Find $\lim_{n \to +\infty }\frac{e^{u_{1}}+e^{\frac{u_{2}}{2}}+e^{\frac {u_{3}}{3}}+...+e^{\frac {u_{n}}{n}}-n}{\ln(n+1)}$ when $u_{n}$ converges to u

Question

We have a first premilinary question that is: let $u_{n}$ be a sequence that converges to $u$, show that $$\lim_{n \to +\infty} \frac {e^{\frac {u_{n}} {n}} - 1} {\ln(1 + 1/n)} = u$$ this is easy with simple equivalents, but I am stumped at the second question.

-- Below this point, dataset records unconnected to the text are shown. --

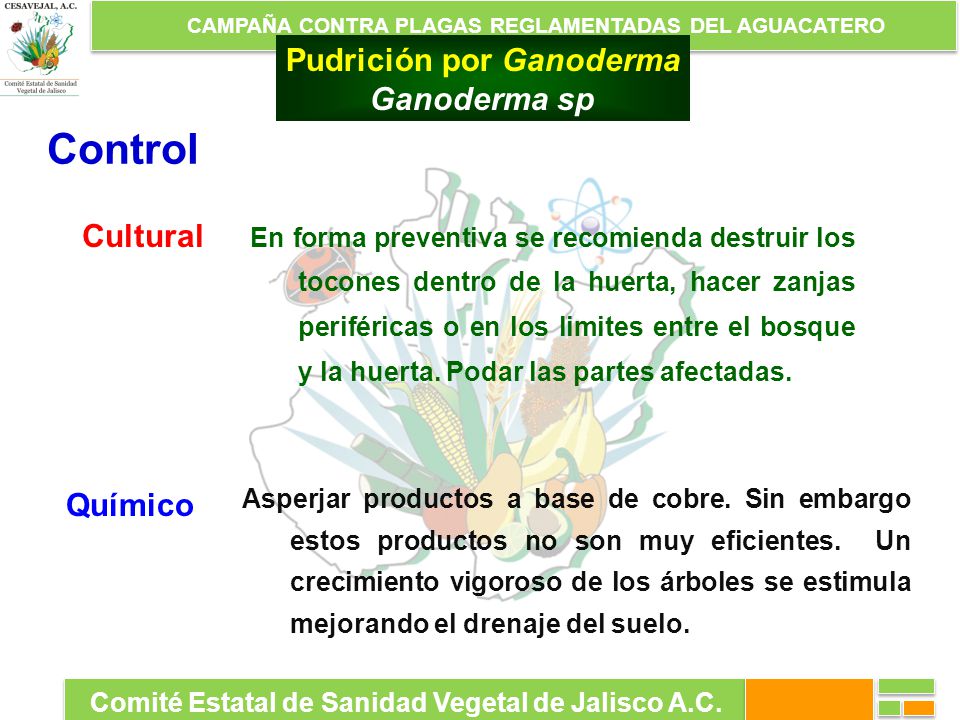 CESAVEJAL, A.C.
Comité Estatal de Sanidad Vegetal de Jalisco

CAMPAÑA CONTRA PLAGAS REGLAMENTADAS DEL AGUACATERO

Pudrición por Ganoderma
Ganoderma sp

Control

Cultural

En forma preventiva se recomienda destruir los tocones dentro de la huerta, hacer zanjas periféricas o en los limites entre el bosque y la huerta. Podar las partes afectadas.

Químico

Asperjar productos a base de cobre. Sin embargo estos productos no son muy eficientes. Un crecimiento vigoroso de los árboles se estimula mejorando el drenaje del suelo.

Comité Estatal de Sanidad Vegetal de Jalisco A.C.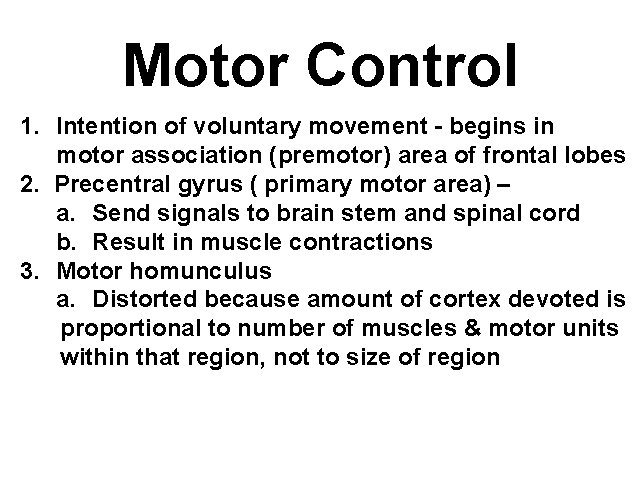 Motor Control

1. Intention of voluntary movement - begins in motor association (premotor) area of frontal lobes
2. Precentral gyrus ( primary motor area) –
a. Send signals to brain stem and spinal cord
b. Result in muscle contractions
3. Motor homunculus
a. Distorted because amount of cortex devoted is proportional to number of muscles & motor units within that region, not to size of region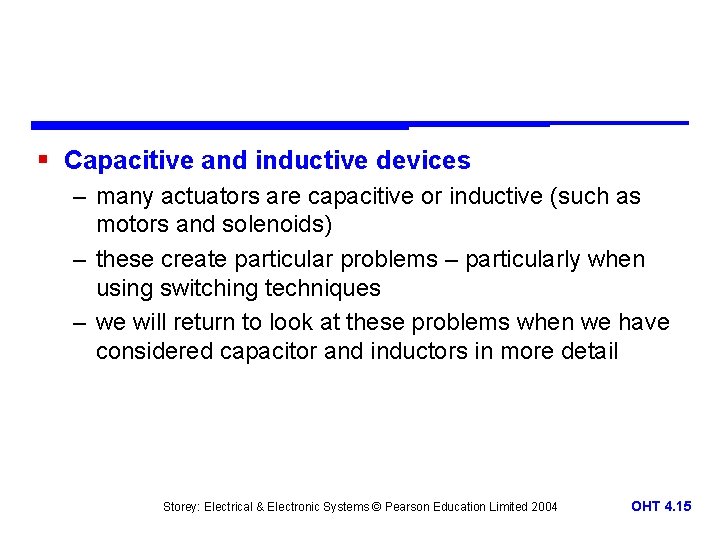 ▪ Capacitive and inductive devices

– many actuators are capacitive or inductive (such as motors and solenoids)

– these create particular problems – particularly when using switching techniques

– we will return to look at these problems when we have considered capacitor and inductors in more detail

Storey: Electrical & Electronic Systems © Pearson Education Limited 2004

OHT 4.15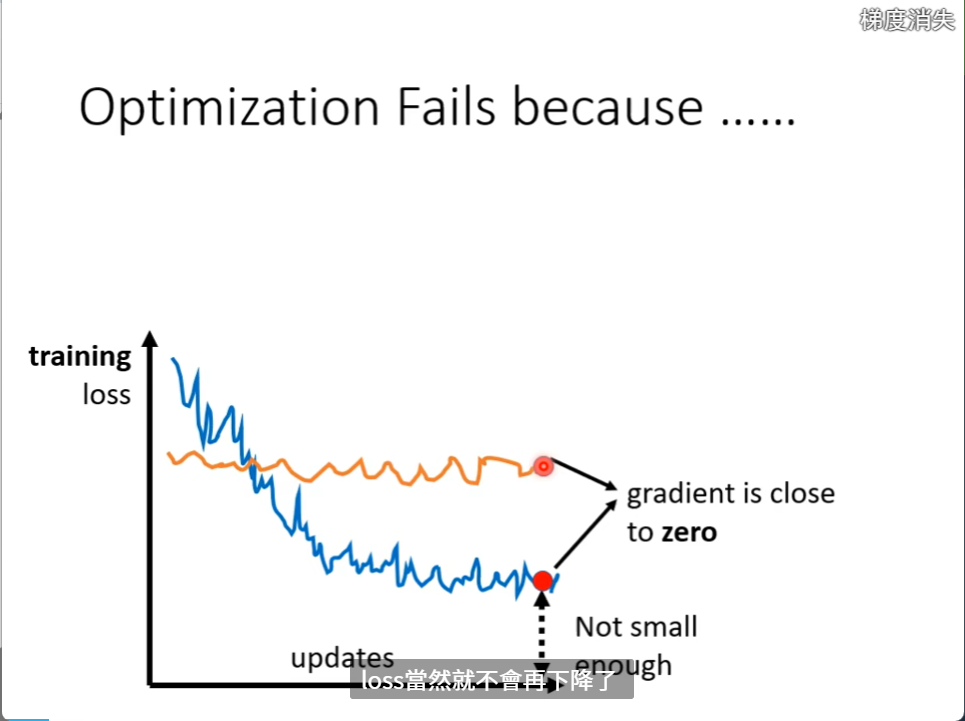 梯度消失

Optimization Fails because ……

training loss

gradient is close to zero

Not small enough

updates

loss當然就不會再下降了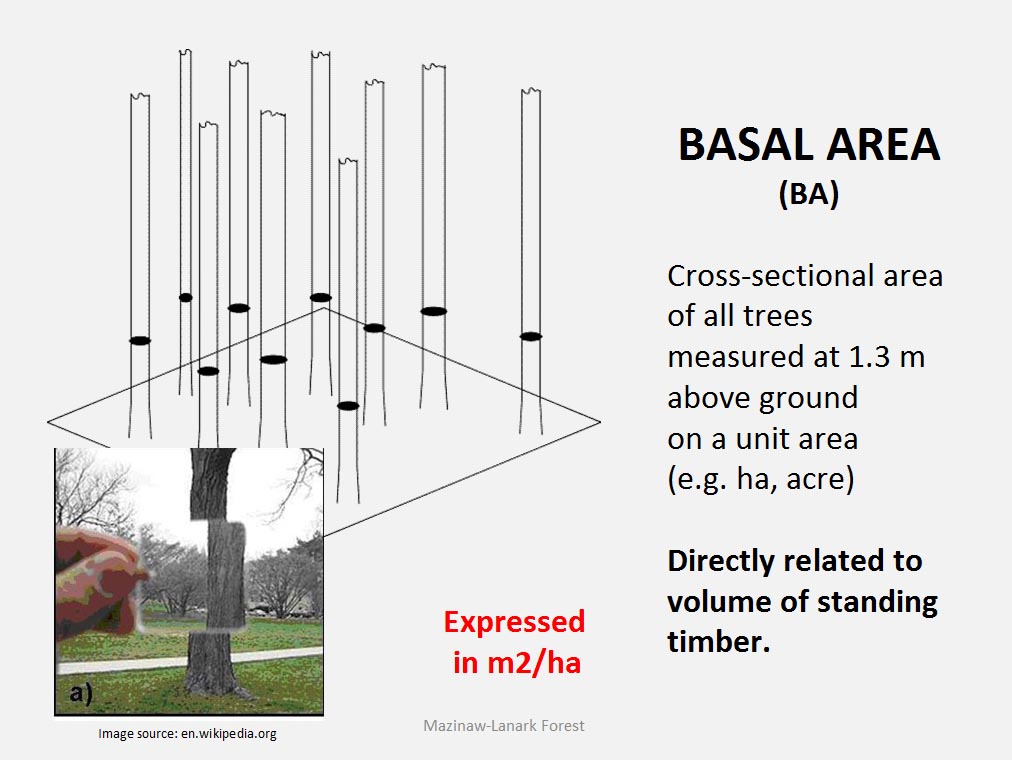 BASAL AREA
(BA)

Cross-sectional area of all trees measured at 1.3 m above ground on a unit area (e.g. ha, acre)

Directly related to volume of standing timber.

Expressed in m2/ha

a)

Image source: en.wikipedia.org

Mazinaw-Lanark Forest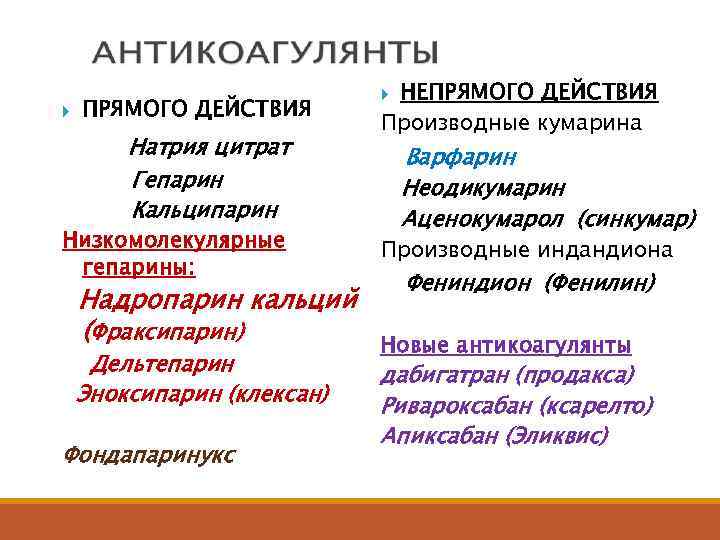 АНТИКОАГУЛЯНТЫ

ПРЯМОГО ДЕЙСТВИЯ

Натрия цитрат

Гепарин

Кальципарин

Низкомолекулярные гепарины:

Надропарин кальций (Фраксипарин)

Дельтепарин

Эноксипарин (клексан)

Фондапаринукс

НЕПРЯМОГО ДЕЙСТВИЯ

Производные кумарина

Варфарин

Неодикумарин

Аценокумарол (синкумар)

Производные индандиона

Фениндион (Фенилин)

Новые антикоагулянты

дабигатран (продакса)

Ривароксабан (ксарелто)

Апиксабан (Эликвис)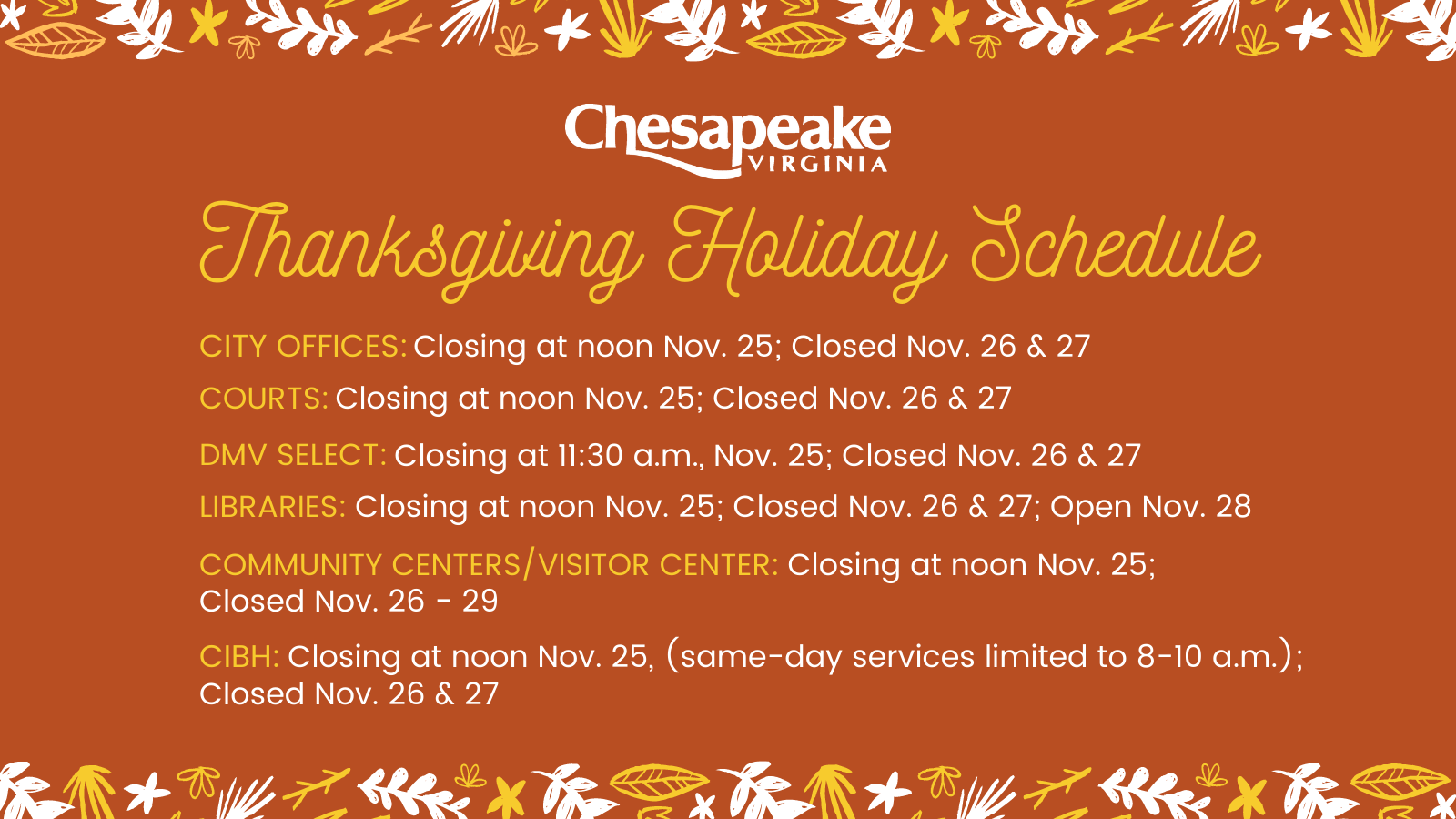 Chesapeake
VIRGINIA

Thanksgiving Holiday Schedule

CITY OFFICES: Closing at noon Nov. 25; Closed Nov. 26 & 27

COURTS: Closing at noon Nov. 25; Closed Nov. 26 & 27

DMV SELECT: Closing at 11:30 a.m., Nov. 25; Closed Nov. 26 & 27

LIBRARIES: Closing at noon Nov. 25; Closed Nov. 26 & 27; Open Nov. 28

COMMUNITY CENTERS/VISITOR CENTER: Closing at noon Nov. 25; Closed Nov. 26 - 29

CIBH: Closing at noon Nov. 25, (same-day services limited to 8-10 a.m.); Closed Nov. 26 & 27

Only thing I have so far is:

$$\lim_{n \to +\infty }\frac{e^{u_{1}}+e^{\frac {u_{2}}{2}}+e^{\frac {u_{3}}{3}} + ... + e^{\frac {u_{n}}{n}}-n}{\ln(n+1)} = \lim_{n \to +\infty }\frac{(e^{u_{1}} - 1) +(e^{\frac {u_{2}}{2}} -1) + e^{\frac {u_{n}}{n}}-1}{\ln(n+1)}$$

Which makes me think that I could use the Bolzano-Césaro theorem, but I can't manage to convert $\ln(n+1)$ to something useful. Thank you for your help.

Answer 1

Notice that $\ln(n+1)$ is increasing and unbounded. Furthermore:

$$ \frac{\sum_{i=1}^{n+1}e^{\frac{u_{i}}{i}}-(n+1)-\sum_{i=1}^{n}e^{ \frac{u_{i}}{i}}+n}{\ln(n+2)-\ln(n+1)} = \frac{\exp(\frac{u_{n+1}}{n+1})-1}{\ln(\frac{n+2}{n+1})} \rightarrow u $$

And thus the desired limit is $u$ in view of Cesaro-Stolz and the first part.